Unicamp faz 1ª cirurgia de reconstrução de crânio impresso em 3D do Brasil

Por Redação | 03 de Junho de 2015 às 10h24

Cirurgiões do Hospital de Clínicas da Unicamp, em Campinas-SP, realizaram a primeira cirurgia com placa de titânio impressa em 3D do Brasil. A versão em pó do componente é importada e nunca havia sido usada antes no País para um procedimento de reconstrução de crânio.

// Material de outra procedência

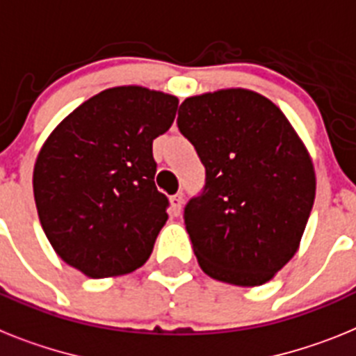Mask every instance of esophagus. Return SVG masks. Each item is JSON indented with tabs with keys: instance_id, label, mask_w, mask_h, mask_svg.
<instances>
[{
	"instance_id": "34e87169",
	"label": "esophagus",
	"mask_w": 356,
	"mask_h": 356,
	"mask_svg": "<svg viewBox=\"0 0 356 356\" xmlns=\"http://www.w3.org/2000/svg\"><path fill=\"white\" fill-rule=\"evenodd\" d=\"M183 193L177 192V193H173L172 197H170V204H172V213L173 215H179L181 213V210H183Z\"/></svg>"
}]
</instances>
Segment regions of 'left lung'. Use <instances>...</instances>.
Returning a JSON list of instances; mask_svg holds the SVG:
<instances>
[{
  "instance_id": "8db88e82",
  "label": "left lung",
  "mask_w": 356,
  "mask_h": 356,
  "mask_svg": "<svg viewBox=\"0 0 356 356\" xmlns=\"http://www.w3.org/2000/svg\"><path fill=\"white\" fill-rule=\"evenodd\" d=\"M177 127L206 170L184 206L199 266L220 282L264 284L297 253L312 213L306 146L270 99L244 88L188 97Z\"/></svg>"
}]
</instances>
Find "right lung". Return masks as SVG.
Returning a JSON list of instances; mask_svg holds the SVG:
<instances>
[{
	"instance_id": "1",
	"label": "right lung",
	"mask_w": 356,
	"mask_h": 356,
	"mask_svg": "<svg viewBox=\"0 0 356 356\" xmlns=\"http://www.w3.org/2000/svg\"><path fill=\"white\" fill-rule=\"evenodd\" d=\"M179 99L115 86L77 106L41 148L34 199L63 261L92 279L141 268L164 226L152 143L172 127Z\"/></svg>"
}]
</instances>
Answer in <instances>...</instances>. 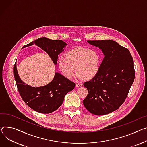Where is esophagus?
<instances>
[{
    "label": "esophagus",
    "mask_w": 147,
    "mask_h": 147,
    "mask_svg": "<svg viewBox=\"0 0 147 147\" xmlns=\"http://www.w3.org/2000/svg\"><path fill=\"white\" fill-rule=\"evenodd\" d=\"M83 86V84H82V83H76V86L77 87H82Z\"/></svg>",
    "instance_id": "esophagus-1"
}]
</instances>
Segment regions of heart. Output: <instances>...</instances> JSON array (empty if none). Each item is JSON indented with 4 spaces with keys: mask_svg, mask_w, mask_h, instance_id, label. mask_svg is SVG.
Masks as SVG:
<instances>
[{
    "mask_svg": "<svg viewBox=\"0 0 147 147\" xmlns=\"http://www.w3.org/2000/svg\"><path fill=\"white\" fill-rule=\"evenodd\" d=\"M65 57L58 58L57 65L60 72L68 79H71L76 70L79 78L90 80L99 73L102 58L94 48L76 47L65 53Z\"/></svg>",
    "mask_w": 147,
    "mask_h": 147,
    "instance_id": "1",
    "label": "heart"
}]
</instances>
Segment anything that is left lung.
I'll return each mask as SVG.
<instances>
[{"label":"left lung","mask_w":147,"mask_h":147,"mask_svg":"<svg viewBox=\"0 0 147 147\" xmlns=\"http://www.w3.org/2000/svg\"><path fill=\"white\" fill-rule=\"evenodd\" d=\"M105 55L99 73L83 85L88 94L83 102L96 115L110 113L125 102L135 79L132 57L128 48L112 40L87 41Z\"/></svg>","instance_id":"8db88e82"}]
</instances>
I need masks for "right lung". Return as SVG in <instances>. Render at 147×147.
<instances>
[{
    "instance_id": "1",
    "label": "right lung",
    "mask_w": 147,
    "mask_h": 147,
    "mask_svg": "<svg viewBox=\"0 0 147 147\" xmlns=\"http://www.w3.org/2000/svg\"><path fill=\"white\" fill-rule=\"evenodd\" d=\"M34 43L50 55L54 64L57 63L58 54L67 45L62 40H53L43 37L24 45L23 48ZM13 73L18 92L23 101L31 109L41 113H50L56 111L62 105L65 94L75 87L73 82L58 73H55L52 82L46 86L35 87L25 84L19 77L16 63Z\"/></svg>"
}]
</instances>
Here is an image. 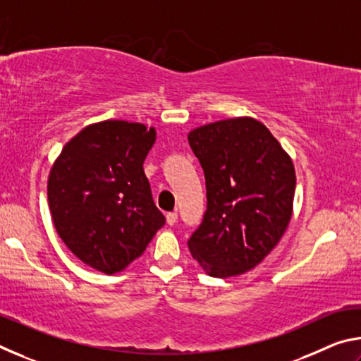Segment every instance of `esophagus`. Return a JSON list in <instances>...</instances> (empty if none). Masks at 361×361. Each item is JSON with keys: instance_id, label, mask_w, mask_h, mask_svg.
<instances>
[{"instance_id": "obj_1", "label": "esophagus", "mask_w": 361, "mask_h": 361, "mask_svg": "<svg viewBox=\"0 0 361 361\" xmlns=\"http://www.w3.org/2000/svg\"><path fill=\"white\" fill-rule=\"evenodd\" d=\"M167 224H170V226H173L176 221H178V213L176 212H170V213H167Z\"/></svg>"}]
</instances>
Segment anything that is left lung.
Segmentation results:
<instances>
[{
	"instance_id": "8db88e82",
	"label": "left lung",
	"mask_w": 361,
	"mask_h": 361,
	"mask_svg": "<svg viewBox=\"0 0 361 361\" xmlns=\"http://www.w3.org/2000/svg\"><path fill=\"white\" fill-rule=\"evenodd\" d=\"M204 169L207 210L188 242L212 277L250 271L282 239L296 175L291 159L261 122L218 121L188 135Z\"/></svg>"
}]
</instances>
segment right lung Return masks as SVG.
<instances>
[{
  "label": "right lung",
  "mask_w": 361,
  "mask_h": 361,
  "mask_svg": "<svg viewBox=\"0 0 361 361\" xmlns=\"http://www.w3.org/2000/svg\"><path fill=\"white\" fill-rule=\"evenodd\" d=\"M154 140L143 124L99 122L70 140L51 170L47 199L60 239L97 271H122L166 224L143 170Z\"/></svg>",
  "instance_id": "1"
}]
</instances>
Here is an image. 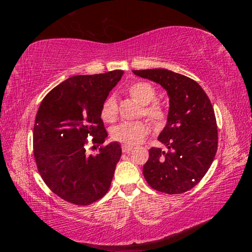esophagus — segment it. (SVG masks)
<instances>
[{
  "instance_id": "obj_1",
  "label": "esophagus",
  "mask_w": 252,
  "mask_h": 252,
  "mask_svg": "<svg viewBox=\"0 0 252 252\" xmlns=\"http://www.w3.org/2000/svg\"><path fill=\"white\" fill-rule=\"evenodd\" d=\"M132 149H133V147L129 146V144H122V151L125 153H129Z\"/></svg>"
}]
</instances>
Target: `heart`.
Instances as JSON below:
<instances>
[{"label":"heart","mask_w":252,"mask_h":252,"mask_svg":"<svg viewBox=\"0 0 252 252\" xmlns=\"http://www.w3.org/2000/svg\"><path fill=\"white\" fill-rule=\"evenodd\" d=\"M129 94L135 102L142 105L140 111V117H144L150 121L156 129L163 127L168 119L167 110L156 100L158 99L157 89L149 82H135L129 88ZM119 114L118 103L114 96H109L104 101L101 108V118L106 123H113L117 121ZM150 131L148 123L126 122L116 126L112 131V138L122 143L138 144L146 138Z\"/></svg>","instance_id":"heart-1"}]
</instances>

A placa foi criada para ser incorporada em uma paciente que teve o rosto danificado depois de sofrer um grave acidente de moto. A cirurgia realizada em Jéssica Cussioli, de 23 anos, foi concluída com sucesso.

O acidente deixou um buraco de 12 cm de comprimento no crânio da estudante, que bateu a cabeça em uma caçamba de lixo há aproximadamente oito meses. A jovem também sofreu fraturas em alguns ossos na região do olho esquerdo.

A cirurgia foi feita no Sistema Único de Saúde, o SUS, e, por ainda se tratar de uma pesquisa médica, ainda não há previsão de quando a técnica será disponibilizada para a rede pública. Cerca de uma semana depois do procedimento de reconstituição, Jéssica já estava praticamente recuperada e fazendo planos para o futuro.

Uma prótese comum de crânio custaria à família de Jéssica o valor de R$ 130 mil, mas, depois de muitas pesquisas, a mãe da estudante entrou em contato com o Instituto Biofabris, que é ligado ao Ministério da Ciência e Tecnologia, que desenvolveu o modelo em 3D feito com placas de titânio. O modelo virtual do crânio fraturado foi criado com a ajuda de um exame de tomografia. Então, a impressora 3D produziu o modelo igual em resina e placas de titânio para cobrir os buracos nos ossos.

O professor do departamento de cirurgia plástica da Unicamp, Paulo Kharmandayan, diz que este procedimento já existe em outros países. "O ineditismo é que esse procedimento é feito com conhecimento nacional. Para nós é um grande avanço, porque facilita a reconstrução, permite um resultado estético extremamente próximo do que era antes e agrega valor de competências científica e de manufatura ao Brasil", comenta.

Como o material ainda não tem a aprovação da Anvisa, os médicos e estudantes responsáveis pela pesquisa precisaram passar pela aprovação do Conselho de Ética da Unicamp.

As técnicas de reconstrução já conhecidas usam enxerto ósseo ou resina acrílica, também chamada de polimetilmetacrilato. Porém, este material costuma causar rejeição, que pode causar feridas no couro cabeludo ou na face do paciente, segundo o professor. Já o titânio é um material biocompatível em uma escala muito maior.

André Luís Munhoz, pesquisador da Biofabris, diz que a resistência do titânio ultrapassa a de outros materiais. "Resistência mecânica, resistência à corrosão, quando dentro do corpo humano, e a densidade, é um material leve. A recuperação do paciente é como se fosse uma parte do próprio osso", comenta.